“Da oggi il grano italiano è ancora più sicuro grazie al divieto ad utilizzare il glifosate nelle coltivazioni in pre-raccolta, mentre quello importato, che arriva in grandi quantità, continua a godere dell’immunità dalle regole nostrane”.
E’ quanto afferma Coldiretti Sardegna nel commentare il decreto del ministero della Salute (che entra in vigore oggi) in attuazione del regolamento Ue 1313 del primo agosto scorso, in cui si dispone la revoca delle autorizzazioni all’immissione in commercio e modifica delle condizioni d’impiego di alcuni prodotti fitosanitari contenenti la sostanza attiva glifosate, sospettato di essere cancerogeno.
Il glifosate è il diserbante più usato (soprattutto negli Stati Uniti e in Canada). E’ un dissecante che viene irrorato nei campi poche settimane prima del raccolto, soprattutto nelle zone umide, per seccare e garantire "artificialmente" un livello proteico elevato.
“Una notizia buona a metà – dichiara il presidente della Coldiretti Battista Cualbu – perché se da una parte l’Italia si conferma la nazione leader mondiale per le politiche rivolte alla sicurezza alimentare ed ambientale (abbiamo il minor numero di prodotti agroalimentari con residui chimici irregolari (0,4%), quota inferiore di quasi 4 volte rispetto alla media europea (1,4%) e di quasi 14 volte quella dei prodotti extracomunitari (5,7%), dall’altra - evidenzia Cualbu - confermiamo più di una falla nella tutela dei cittadini dai prodotti agroalimentari importati. I nostri concittadini, infatti, continueranno a mangiare la pasta prodotta con il grano Canadese che continuerà ad arrivare legalmente nei nostri piatti con il glifosate. Occorre – è la richiesta del presidente - adottare coerentemente misure precauzionali sull'ingresso in Italia di prodotti stranieri trattati con modalità analoghe come il grano, utilizzato per la pasta, proveniente da Usa e Canada dove viene fatto un uso intensivo del glifosate proprio nella fase di pre-raccolta per accelerare la mietitura”.

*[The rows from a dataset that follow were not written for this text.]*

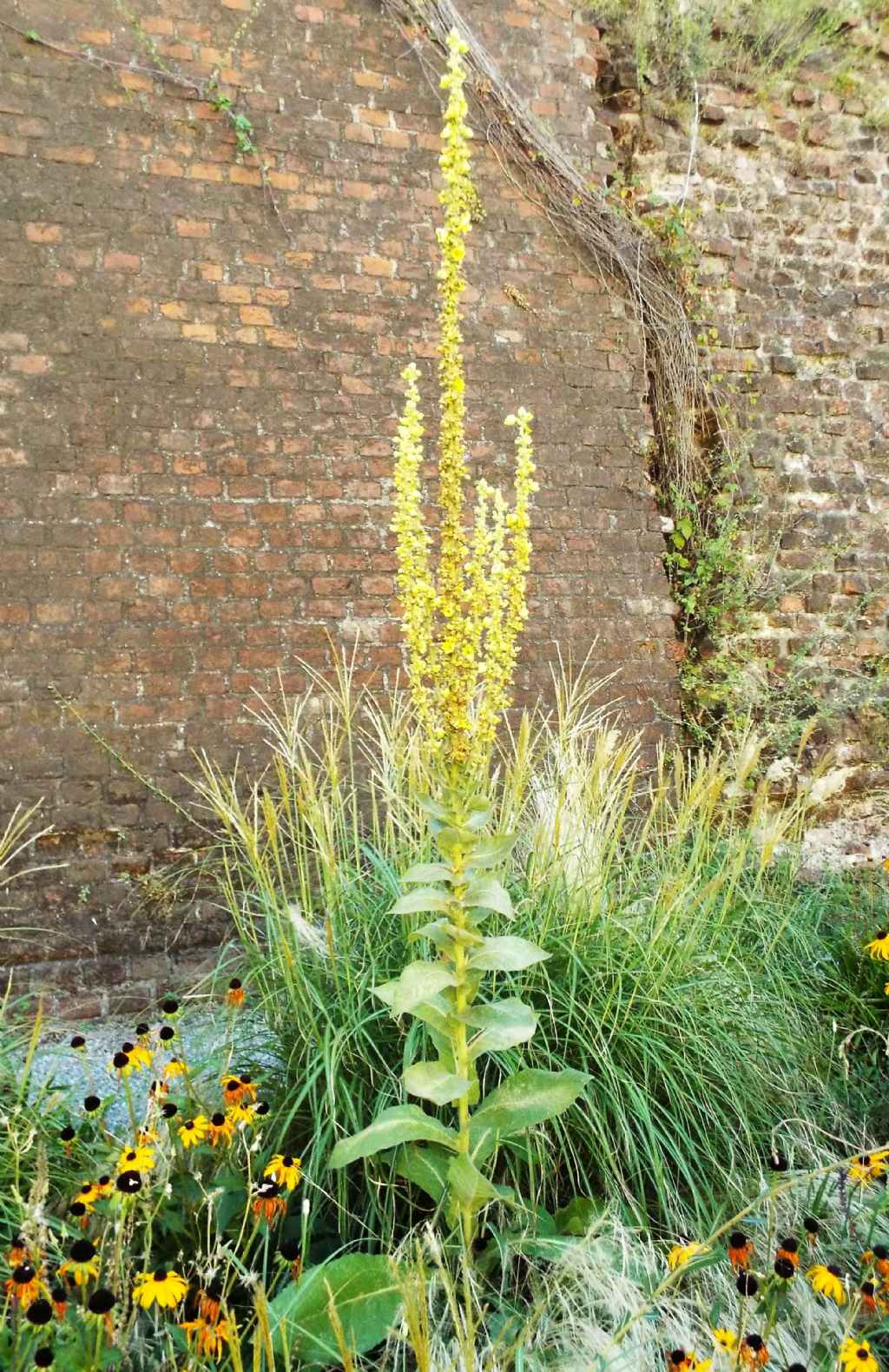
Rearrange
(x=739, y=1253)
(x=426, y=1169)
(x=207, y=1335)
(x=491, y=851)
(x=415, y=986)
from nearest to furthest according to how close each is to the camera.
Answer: (x=207, y=1335)
(x=739, y=1253)
(x=415, y=986)
(x=491, y=851)
(x=426, y=1169)

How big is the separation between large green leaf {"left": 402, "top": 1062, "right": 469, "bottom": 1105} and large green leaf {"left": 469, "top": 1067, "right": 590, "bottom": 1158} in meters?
0.12

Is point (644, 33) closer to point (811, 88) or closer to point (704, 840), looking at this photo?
point (811, 88)

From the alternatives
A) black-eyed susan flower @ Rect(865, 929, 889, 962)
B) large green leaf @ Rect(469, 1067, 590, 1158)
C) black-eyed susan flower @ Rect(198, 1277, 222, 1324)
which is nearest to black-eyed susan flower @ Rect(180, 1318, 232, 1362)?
black-eyed susan flower @ Rect(198, 1277, 222, 1324)

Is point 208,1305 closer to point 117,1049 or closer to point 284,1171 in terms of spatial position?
point 284,1171

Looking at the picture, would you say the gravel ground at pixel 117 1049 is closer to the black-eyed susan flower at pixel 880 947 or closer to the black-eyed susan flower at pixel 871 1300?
the black-eyed susan flower at pixel 871 1300

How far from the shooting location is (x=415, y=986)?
1807 millimetres

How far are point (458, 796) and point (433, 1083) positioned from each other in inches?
19.1

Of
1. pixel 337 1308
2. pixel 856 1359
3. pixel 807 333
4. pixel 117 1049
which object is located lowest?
pixel 117 1049

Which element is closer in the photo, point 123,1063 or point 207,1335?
point 207,1335

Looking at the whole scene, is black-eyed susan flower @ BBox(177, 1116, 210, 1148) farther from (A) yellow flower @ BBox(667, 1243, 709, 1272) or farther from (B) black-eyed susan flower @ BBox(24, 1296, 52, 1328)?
(A) yellow flower @ BBox(667, 1243, 709, 1272)

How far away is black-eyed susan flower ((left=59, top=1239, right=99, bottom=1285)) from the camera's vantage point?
4.70 feet

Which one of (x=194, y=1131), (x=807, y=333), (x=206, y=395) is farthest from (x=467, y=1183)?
(x=807, y=333)

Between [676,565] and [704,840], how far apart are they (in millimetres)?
1859

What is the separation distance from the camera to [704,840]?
3.04m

L’Italia è il principale produttore europeo di grano duro, destinato alla pasta, con 4,8 milioni di tonnellate su una superficie coltivata, pari a circa 1,3 milioni di ettari. Ma sono ben 2,3 milioni le tonnellate di grano duro che arrivano dall’estero e di queste oltre la metà per un totale di 1,2 milioni di tonnellate che arrivano dal Canada. Il risultato è che quasi un pacco di pasta prodotto in Italia su cinque è fatto con grano canadese che continua ad essere trattato con glifosate nonostante il divieto imposto in Italia.
“Se non si estenderà immediatamente i divieto anche al grano importato – fa notare il direttore di Coldiretti Sardegna Luca Saba – ci faremo male due volte, perché in questo modo si allargherà la forbice non solo della qualità tra il grano italiano e quello estero ma anche il prezzo. Il che, in un mercato opaco, in cui aspettiamo non abbiamo un’etichetta trasparente che ci indica l’origine dei grano, significa avvallare una concorrenza sleale per i produttori e non tutelare i consumatori che continueremo ad acquistare pasta prodotta in Italia (che costa meno) ignari però che contenga grano canadese al glifosate”.
“Questa incoerenza – ricorda Battista Cualbu – sta decimando i nostri contadini. Il prezzo del grano in Sardegna è fermo da quarant’anni (48 mila lire nel 1976 – 20 euro oggi); solo nell’ultimo anno è crollato del 30 per cento (dai 30 euro dell’anno scorso ai 20 di quest’anno); negli ultimi 12 anni la superficie destinata alla coltivazione del grano è scesa del 60 per cento, perdendo 58.129 ettari. Si è passati dai 96710 ettari coltivati nel 2004 ai 38581 del 2015. Nel frattempo le importazioni crescono: nel primo semestre del 2016, in Italia, sono aumentate del 14 per cento rispetto allo stesso periodo dell’anno precedente”.